Create a free Llama 3.1 405B-powered chatbot on a GitHub repo in <1 min
How to create and deploy a free GPT4-class chatbot on HuggingFace Assistants for any GitHub repo, using an R package as an example, in less than 60 seconds
Llama 3.1 405B is the first open-source LLM on par with frontier models GPT-4o and Claude 3.5 Sonnet. I’ve been running the 70B model locally for a while now using Ollama + Open WebUI, but you’re not going to run the 405B model on your MacBook.
Here I demonstrate how to create and deploy a Llama 3.1 405B-powered chatbot on any GitHub repo in <1 minute on HuggingFace Assistants, using an R package as an example.
Create and deploy a HuggingFace Assistant
I’m going to use the tfboot R package as an example here (paper, GitHub). I wrote the tfboot package to provide methods for bootstrapping transcription factor binding site disruption to statistically quantify the impact across gene sets of interest compared to an empirical null distribution. The package is meant to integrate with Bioconductor data structures and workflows on the front end, and Tidyverse-friendly tools on the back end. You can read more about the package in the paper.
The 42-second video below demonstrates how to create & deploy your chatbot.
First, go to HuggingFace Assistants (https://huggingface.co/chat/assistants) and click Create new assistant.
Fill in some details. Give your chatbot a name and description, and a system prompt (“You are a chatbot that answers questions about the tfboot codebase”).
Select meta-llama/Meta-Llama-3.1-405B-Instruct-FP8 as your model.
Fill in some example prompts, like “what does this package do?” or “how do I do X, Y, or Z with this tool?
Now, the important part. Under internet access, select “Specific Links” and provide the URL to the GitHub Repo.
Hit create, then activate. You’re done.
Demo with the tfboot R package
Once you create and activate your model, you’ll see an interface that will look familiar if you’ve ever used ChatGPT or similar LLMs.
From here you can click one of the example prompts, or type your own prompt. Let’s give it a try. First, a softball pitch. What does this package do? This should be fairly obvious from the README.
Next, let’s get a little basic info on usage. The chatbot looks through the package’s RMarkdown vignettes and pulls out a high-level protocol on how to run the analysis. There wasn’t much context on what motifbreakR is or what you have to do upstream of running tfboot, but further prompting can help with this.
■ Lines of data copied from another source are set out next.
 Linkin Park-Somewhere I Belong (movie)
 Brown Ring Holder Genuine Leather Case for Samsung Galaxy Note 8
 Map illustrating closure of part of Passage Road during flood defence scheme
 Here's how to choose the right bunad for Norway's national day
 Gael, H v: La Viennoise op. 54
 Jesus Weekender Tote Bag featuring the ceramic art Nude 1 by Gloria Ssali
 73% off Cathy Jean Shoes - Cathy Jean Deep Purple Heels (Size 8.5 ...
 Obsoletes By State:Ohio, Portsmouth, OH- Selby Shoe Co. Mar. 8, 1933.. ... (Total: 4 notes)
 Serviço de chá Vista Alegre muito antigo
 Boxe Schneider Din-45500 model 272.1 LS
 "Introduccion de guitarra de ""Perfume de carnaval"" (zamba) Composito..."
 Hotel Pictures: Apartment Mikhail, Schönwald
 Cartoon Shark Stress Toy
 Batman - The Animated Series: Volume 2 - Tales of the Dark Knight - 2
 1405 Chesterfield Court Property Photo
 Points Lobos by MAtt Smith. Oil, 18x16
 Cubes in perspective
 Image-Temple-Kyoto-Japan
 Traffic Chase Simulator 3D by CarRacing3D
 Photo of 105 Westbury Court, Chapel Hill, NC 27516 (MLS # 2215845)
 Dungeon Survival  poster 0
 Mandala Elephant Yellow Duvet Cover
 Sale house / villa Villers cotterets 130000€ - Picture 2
Finally, let’s see what it can tell us about the statistical underpinnings of what the package is doing? Of note, this isn’t simply regurgitation of what’s in the package documentation or vignettes. It’s using a combination of the code and documentation itself and integrating that with general information about bootstrapping, null hypothesis significance testing, and transcription factor binding site disruption analysis.
Keep in mind that any assistant you create will be public. You can play around with the tfboot chatbot here. Also, know that the 405B model is extremely resource intensive. A few times the bot would timeout and I’d have to retry the prompt. This happens far less often with the 70B model, and the response times are faster. You might experiment around and see for yourself where the speed/accuracy sweet spot is for your specific needs.